Les deux zones d’étude, de haute et de basse fréquence, sont éloignées des villes (à 400 km environ de Nouakchott) et d’un accès extrêmement difficile, avec l’absence absolue de tracés routiers. Pour arriver dans ces zones, il faut un minimum de 17 heures de voyage par véhicule (4x4), soit un jour et demi de voyage avec en plus, un minimum de 6 à 7 heures pour traverser les deux zones. Il n’y existe aucune infrastructure d’accueil ou d’approvisionnement. Pour y aller, il faut être complètement autonome sur le plan logistique et alimentaire avec un minimum de deux véhicules en excellent état, car ces zones ne recèlent aucun point d’approvisionnement ou de dépannage et en particulier pas d'eau potable. ce qui explique l'absence de présence humaine permanente. Les nomades y séjournent ou transitent saisonnièrement à la recherche du bon pâturage en saison fraîche. Ils survivent avec le lait de leurs chamelles, la récupération de l’eau des rares pluies et font leur thé avec l’eau sur-salée de l’unique puits dans la zone. Ces rares nomades viennent soit de l’Adrar au Nord soit du Tagant ou du Brakna respectivement à l’Ouest et au Sud.

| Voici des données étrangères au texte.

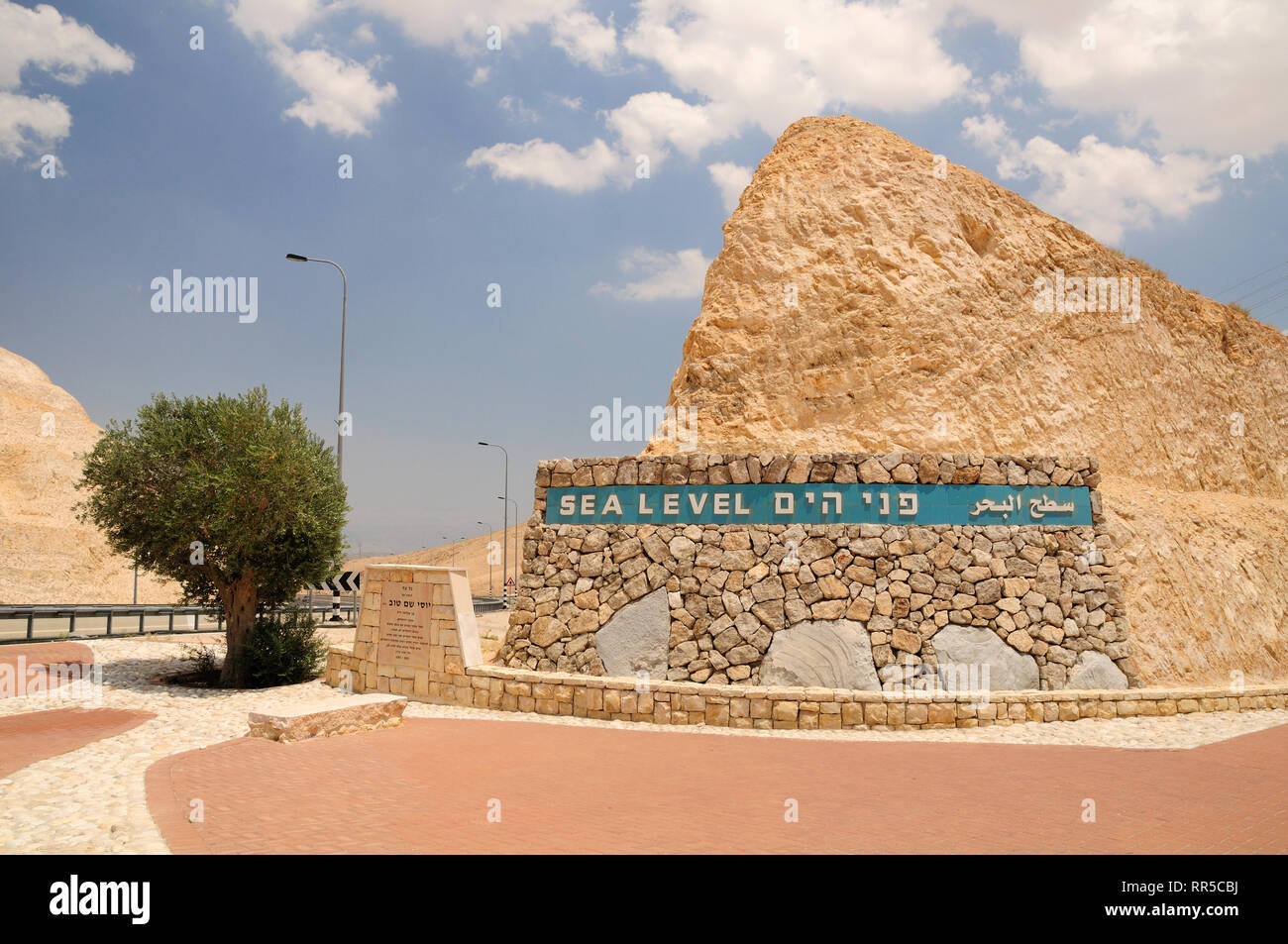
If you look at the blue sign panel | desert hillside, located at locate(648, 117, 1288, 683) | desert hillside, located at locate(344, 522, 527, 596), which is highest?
desert hillside, located at locate(648, 117, 1288, 683)

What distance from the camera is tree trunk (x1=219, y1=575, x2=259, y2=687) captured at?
1430cm

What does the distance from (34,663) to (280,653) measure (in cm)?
486

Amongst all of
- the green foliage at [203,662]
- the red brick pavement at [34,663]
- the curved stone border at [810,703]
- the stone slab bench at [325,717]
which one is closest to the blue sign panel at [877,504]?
the curved stone border at [810,703]

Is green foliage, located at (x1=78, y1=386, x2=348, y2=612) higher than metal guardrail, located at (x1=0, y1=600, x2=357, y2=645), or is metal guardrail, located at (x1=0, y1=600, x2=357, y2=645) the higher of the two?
green foliage, located at (x1=78, y1=386, x2=348, y2=612)

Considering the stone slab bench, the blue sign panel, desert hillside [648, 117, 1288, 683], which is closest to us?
the stone slab bench

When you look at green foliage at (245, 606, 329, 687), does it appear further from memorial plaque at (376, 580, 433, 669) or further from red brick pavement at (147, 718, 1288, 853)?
red brick pavement at (147, 718, 1288, 853)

En été, les températures peuvent atteindre et dépasser 50°C, tandis que les températures nocturnes peuvent être relativement basses en hiver.

Les zones abritent, des serpents parmi les plus dangereux du désert dont la vipère à cornes. Ces vipères, sont attirées, d’ailleurs, en périodes de haute chaleur par l’usage de l’eau la nuit par les bivouacs des missions. On rencontre parfois des scorpions et des coléoptères qui brûlent la peau (Anthia sexmaculata, Coléoptéres, Carabidae) et des solifuges plus impressionnants que réellement dangereux.

2.1.5.4. Difficultés d’installation et de maintien du dispositif exploratoire

L’installation du dispositif n’a pas été la partie la plus facile du travail. D’abord, en été, par les températures élevées de juillet 2002, il a fallu profiter de la fraîcheur toute relative des nuits (38°C) avec une équipe de 5 personnes pour installer les stations météorologiques semi-automatiques. Stations météorologiques qu'il a fallu ensuite relever régulièrement chaque mois. Dans certains cas les distances théoriques inter-stations n’ont pas pu être respectées, à cause de l’inaccessibilité des zones d'implantation.

Le risque de vandalisme est une réalité compte tenu de l’impossibilité qui était la notre de pouvoir assurer le gardiennage et la protection de chacune des 8 stations. Ce qui fut malheureusement bien confirmé par la destruction d’une station météorologique principale, par un inconnu, impliquant la perte de 3 mois de données et un vide supplémentaire de 3 autres mois pour importer une nouvelle station à partir des Etats-Unis d'Amérique.

2.1.5.5. La recrudescence 2003-2005

Une autre contrainte, qui elle, a retardé le travail de thèse, fut le démarrage de la grande recrudescence en 2003 et son prolongement jusqu’en 2005 qui a nécessité des efforts exceptionnels pour mener et coordonner une lutte rude sur plus de 1 300 000 ha durant laquelle il a fallu pallier les nombreux retards dans l'obtention des moyens d'intervention, puis assurer le suivi de toutes les activités de restauration des capacités en post-invasion (2006-2008). De plus le service antiacridien a amplement participé aux opérations d'aide aux populations sinistrées ce nouveau fléau acridien. qui a touché plus de 700 000 personnes (Brader et al. 2006) dont 340 000 ont été directement secourues par le CNLA à travers le projet AELP.

Tout cela a amplement contribué à ralentir la rédaction de ce mémoire.